從醫院回家之後,綱吉就幾乎斷絕了和外界的所有聯繫,除了名義上處理公司的各項事務以外,幾乎完全從社會裡銷聲匿跡。
  他已經徹底體認到,如果骸是危險的核子武器,自己就是啟動他的「開關」,更可怕的是,自己並沒有「開關」的行使權,只要有外在因素壓迫到自己,骸就會毫不猶豫的毀滅掉碰觸到自己的一切相關事物……因此,乖乖待在家裡,別再想著如何回到過去的社交生活,因為那早已變成不可能的事情。
  認清事實,才是保護大家的最佳方式。

  「首領!我們來看你囉!」
  抱著一袋熱呼呼、剛出爐的麵包,庫洛姆笑容可掬的從門口探出頭來,開心地望著正在挑片子看的綱吉。這是她這週來第一次看見首領。
  「啊,你們來啦。

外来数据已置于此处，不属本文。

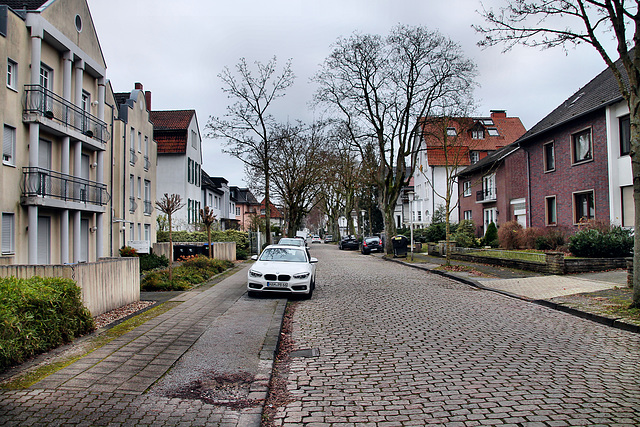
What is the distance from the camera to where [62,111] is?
60.5 ft

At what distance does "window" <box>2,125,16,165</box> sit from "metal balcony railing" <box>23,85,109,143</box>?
0.92 meters

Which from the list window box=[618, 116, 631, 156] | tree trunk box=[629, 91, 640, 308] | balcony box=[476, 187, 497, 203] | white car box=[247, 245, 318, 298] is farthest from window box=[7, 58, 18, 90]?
balcony box=[476, 187, 497, 203]

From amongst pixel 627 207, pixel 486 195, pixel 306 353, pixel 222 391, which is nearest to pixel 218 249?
pixel 627 207

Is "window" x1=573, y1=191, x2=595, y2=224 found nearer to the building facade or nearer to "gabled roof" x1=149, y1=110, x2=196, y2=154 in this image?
the building facade

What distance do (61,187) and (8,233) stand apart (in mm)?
3188

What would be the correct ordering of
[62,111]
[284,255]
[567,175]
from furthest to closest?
1. [567,175]
2. [62,111]
3. [284,255]

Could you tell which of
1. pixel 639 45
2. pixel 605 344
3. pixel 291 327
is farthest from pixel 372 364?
pixel 639 45

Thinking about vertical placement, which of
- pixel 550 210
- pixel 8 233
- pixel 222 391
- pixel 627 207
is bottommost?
pixel 222 391

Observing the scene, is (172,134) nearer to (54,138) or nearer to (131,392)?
(54,138)

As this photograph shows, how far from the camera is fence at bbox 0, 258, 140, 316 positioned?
8.21 meters

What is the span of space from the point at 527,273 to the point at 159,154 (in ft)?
102

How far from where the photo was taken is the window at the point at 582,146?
75.8 feet

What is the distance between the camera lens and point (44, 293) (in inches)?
258

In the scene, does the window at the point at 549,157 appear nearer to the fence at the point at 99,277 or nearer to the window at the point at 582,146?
the window at the point at 582,146
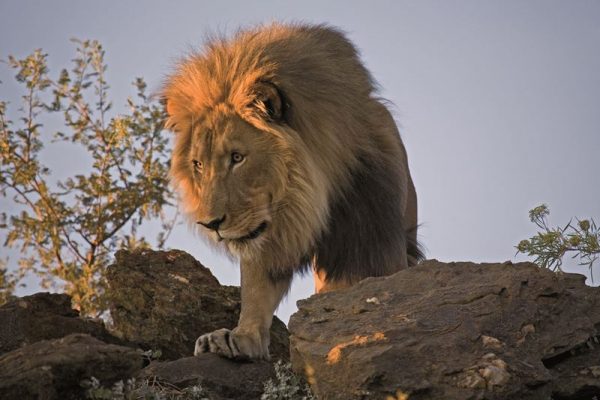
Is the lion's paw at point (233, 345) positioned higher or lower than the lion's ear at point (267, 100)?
lower

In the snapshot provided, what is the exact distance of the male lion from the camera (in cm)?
497

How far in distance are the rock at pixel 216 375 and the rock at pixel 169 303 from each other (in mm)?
754

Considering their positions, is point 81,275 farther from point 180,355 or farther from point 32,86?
point 180,355

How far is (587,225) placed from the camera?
186 inches

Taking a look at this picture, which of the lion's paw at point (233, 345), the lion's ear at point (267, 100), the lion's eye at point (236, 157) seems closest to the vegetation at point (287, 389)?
the lion's paw at point (233, 345)

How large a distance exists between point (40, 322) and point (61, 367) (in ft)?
5.40

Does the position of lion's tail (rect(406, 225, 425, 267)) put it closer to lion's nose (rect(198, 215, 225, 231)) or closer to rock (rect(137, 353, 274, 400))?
lion's nose (rect(198, 215, 225, 231))

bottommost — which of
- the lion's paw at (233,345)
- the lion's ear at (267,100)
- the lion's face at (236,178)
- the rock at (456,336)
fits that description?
the rock at (456,336)

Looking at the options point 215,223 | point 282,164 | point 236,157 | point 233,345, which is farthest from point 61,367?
point 282,164

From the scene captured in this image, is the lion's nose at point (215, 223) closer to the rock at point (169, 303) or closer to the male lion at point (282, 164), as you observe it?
the male lion at point (282, 164)

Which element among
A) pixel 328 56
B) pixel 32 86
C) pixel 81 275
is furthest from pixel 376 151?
pixel 32 86

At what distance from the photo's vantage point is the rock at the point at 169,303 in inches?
213

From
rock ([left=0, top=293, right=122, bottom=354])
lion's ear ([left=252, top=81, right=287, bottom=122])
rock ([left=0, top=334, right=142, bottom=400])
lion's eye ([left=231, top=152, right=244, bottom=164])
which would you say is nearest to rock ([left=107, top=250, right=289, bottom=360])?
rock ([left=0, top=293, right=122, bottom=354])

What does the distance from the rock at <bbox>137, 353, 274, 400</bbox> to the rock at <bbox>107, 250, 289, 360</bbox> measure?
29.7 inches
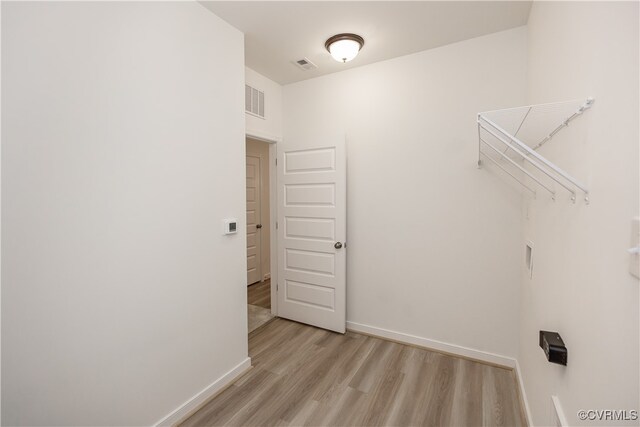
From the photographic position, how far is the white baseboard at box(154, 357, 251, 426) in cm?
176

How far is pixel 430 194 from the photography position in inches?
100

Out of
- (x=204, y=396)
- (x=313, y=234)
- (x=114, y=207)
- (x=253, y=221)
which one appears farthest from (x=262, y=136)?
(x=204, y=396)

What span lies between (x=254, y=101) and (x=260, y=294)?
107 inches

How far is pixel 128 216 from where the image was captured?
60.4 inches

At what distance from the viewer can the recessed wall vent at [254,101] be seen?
110 inches

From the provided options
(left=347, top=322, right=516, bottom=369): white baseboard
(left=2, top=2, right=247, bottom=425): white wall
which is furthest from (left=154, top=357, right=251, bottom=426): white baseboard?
(left=347, top=322, right=516, bottom=369): white baseboard

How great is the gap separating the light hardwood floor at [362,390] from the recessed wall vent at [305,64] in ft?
9.01

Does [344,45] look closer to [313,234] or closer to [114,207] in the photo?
[313,234]

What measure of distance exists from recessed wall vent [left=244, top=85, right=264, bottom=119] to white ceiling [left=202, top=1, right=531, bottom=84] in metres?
0.31

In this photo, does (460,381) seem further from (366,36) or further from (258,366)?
(366,36)

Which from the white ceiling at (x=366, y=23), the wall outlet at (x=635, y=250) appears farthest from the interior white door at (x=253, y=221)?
the wall outlet at (x=635, y=250)

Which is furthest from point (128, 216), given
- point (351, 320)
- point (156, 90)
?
point (351, 320)

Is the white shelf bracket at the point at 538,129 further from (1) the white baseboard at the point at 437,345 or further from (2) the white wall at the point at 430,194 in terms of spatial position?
(1) the white baseboard at the point at 437,345

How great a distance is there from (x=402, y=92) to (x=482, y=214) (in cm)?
132
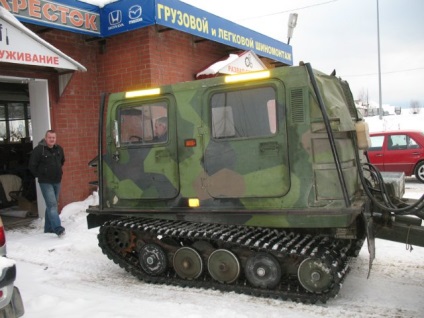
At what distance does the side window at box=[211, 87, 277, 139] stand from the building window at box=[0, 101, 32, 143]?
361 inches

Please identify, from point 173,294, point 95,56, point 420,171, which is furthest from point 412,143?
point 173,294

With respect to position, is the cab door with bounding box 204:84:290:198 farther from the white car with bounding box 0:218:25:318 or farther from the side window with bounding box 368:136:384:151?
the side window with bounding box 368:136:384:151

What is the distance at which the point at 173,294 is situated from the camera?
4.63 metres

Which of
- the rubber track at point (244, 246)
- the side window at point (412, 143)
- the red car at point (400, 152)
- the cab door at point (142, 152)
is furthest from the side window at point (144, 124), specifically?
the side window at point (412, 143)

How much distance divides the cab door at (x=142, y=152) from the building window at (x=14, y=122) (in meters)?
7.92

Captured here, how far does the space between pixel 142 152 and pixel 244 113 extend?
134cm

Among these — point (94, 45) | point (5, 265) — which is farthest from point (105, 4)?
point (5, 265)

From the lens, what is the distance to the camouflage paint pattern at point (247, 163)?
13.5 ft

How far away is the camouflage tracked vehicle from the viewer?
4.12 m

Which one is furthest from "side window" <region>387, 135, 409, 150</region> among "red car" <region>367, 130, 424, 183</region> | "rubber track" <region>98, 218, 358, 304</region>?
"rubber track" <region>98, 218, 358, 304</region>

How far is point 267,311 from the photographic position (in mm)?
4059

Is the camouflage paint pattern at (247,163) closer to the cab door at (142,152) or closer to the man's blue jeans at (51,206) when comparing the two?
the cab door at (142,152)

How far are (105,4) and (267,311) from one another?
22.7ft

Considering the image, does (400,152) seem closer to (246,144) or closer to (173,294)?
(246,144)
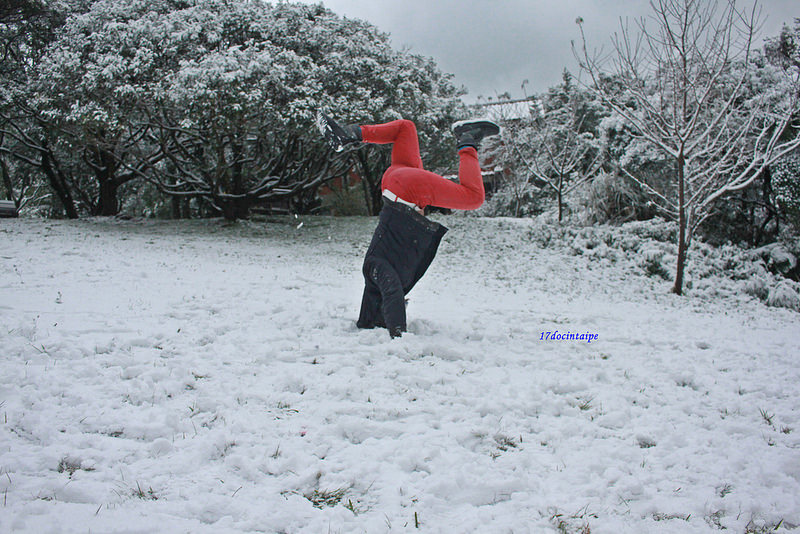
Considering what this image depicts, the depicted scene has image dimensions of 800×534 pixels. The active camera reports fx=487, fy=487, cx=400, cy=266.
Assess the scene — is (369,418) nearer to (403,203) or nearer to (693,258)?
(403,203)

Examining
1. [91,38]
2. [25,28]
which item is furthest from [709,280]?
[25,28]

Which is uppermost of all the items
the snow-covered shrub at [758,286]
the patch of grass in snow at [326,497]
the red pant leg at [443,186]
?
the red pant leg at [443,186]

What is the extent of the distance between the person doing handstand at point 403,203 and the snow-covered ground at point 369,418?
35cm

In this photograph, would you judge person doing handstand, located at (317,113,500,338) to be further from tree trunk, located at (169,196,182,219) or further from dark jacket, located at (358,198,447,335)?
tree trunk, located at (169,196,182,219)

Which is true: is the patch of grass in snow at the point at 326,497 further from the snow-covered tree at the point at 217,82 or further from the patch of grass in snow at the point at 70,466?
the snow-covered tree at the point at 217,82

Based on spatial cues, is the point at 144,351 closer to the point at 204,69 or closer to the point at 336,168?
the point at 204,69

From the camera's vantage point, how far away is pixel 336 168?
15914 mm

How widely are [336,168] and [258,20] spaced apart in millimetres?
5417

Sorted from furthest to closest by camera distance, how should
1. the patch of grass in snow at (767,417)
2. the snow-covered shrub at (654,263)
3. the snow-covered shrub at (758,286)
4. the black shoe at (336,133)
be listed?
the snow-covered shrub at (654,263) → the snow-covered shrub at (758,286) → the black shoe at (336,133) → the patch of grass in snow at (767,417)

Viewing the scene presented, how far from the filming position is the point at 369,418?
99.6 inches

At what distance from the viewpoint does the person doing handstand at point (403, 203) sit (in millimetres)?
3836

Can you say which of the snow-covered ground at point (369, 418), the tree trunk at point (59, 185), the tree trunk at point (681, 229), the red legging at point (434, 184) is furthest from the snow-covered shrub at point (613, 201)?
the tree trunk at point (59, 185)

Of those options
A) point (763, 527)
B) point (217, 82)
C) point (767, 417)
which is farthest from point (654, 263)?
point (763, 527)

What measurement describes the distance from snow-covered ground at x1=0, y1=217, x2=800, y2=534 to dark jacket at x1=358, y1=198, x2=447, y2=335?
261 mm
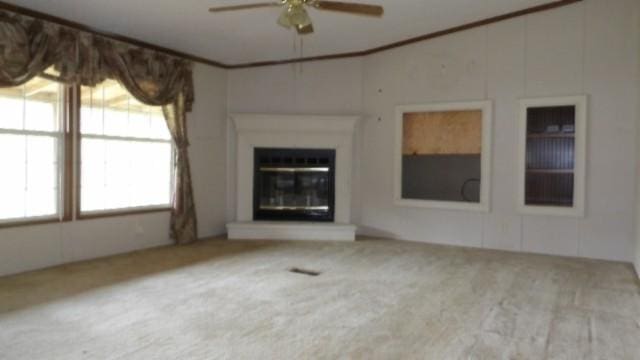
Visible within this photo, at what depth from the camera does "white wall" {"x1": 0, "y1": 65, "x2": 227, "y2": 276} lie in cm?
460

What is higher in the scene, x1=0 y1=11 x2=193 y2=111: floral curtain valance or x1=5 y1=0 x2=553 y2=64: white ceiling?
x1=5 y1=0 x2=553 y2=64: white ceiling

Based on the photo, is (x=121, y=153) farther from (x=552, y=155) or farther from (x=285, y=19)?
(x=552, y=155)

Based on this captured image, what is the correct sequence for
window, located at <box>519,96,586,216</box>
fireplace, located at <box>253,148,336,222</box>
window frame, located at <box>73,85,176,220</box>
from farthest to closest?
fireplace, located at <box>253,148,336,222</box> → window, located at <box>519,96,586,216</box> → window frame, located at <box>73,85,176,220</box>

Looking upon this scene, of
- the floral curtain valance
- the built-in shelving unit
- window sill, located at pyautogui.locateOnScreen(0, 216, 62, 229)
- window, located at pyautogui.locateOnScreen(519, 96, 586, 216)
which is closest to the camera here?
the floral curtain valance

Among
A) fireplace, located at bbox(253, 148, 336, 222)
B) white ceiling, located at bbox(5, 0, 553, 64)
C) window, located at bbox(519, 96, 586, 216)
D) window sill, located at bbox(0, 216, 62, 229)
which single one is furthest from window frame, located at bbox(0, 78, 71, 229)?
window, located at bbox(519, 96, 586, 216)

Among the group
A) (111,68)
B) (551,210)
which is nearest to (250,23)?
(111,68)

」回首一笑,綱吉一首一張DVD的舉起來讓庫洛姆能看清楚。「來來來,庫洛姆,妳喜歡哪一部?」
  「挑首領喜歡的吧,都可以。」說著,便將手上的小禮物推到綱吉面前,獻寶似的一笑。「喏,這是我跟恭彌一起去首領最喜歡的麵包店買的唷!還熱呼呼的呢!」話落的同時,雲雀正巧推開大門走進來。
  「哇!謝謝!」開心地跳了起來,手上的片子隨手扔到沙發上去,迫不及待的在麵包袋裡挖寶。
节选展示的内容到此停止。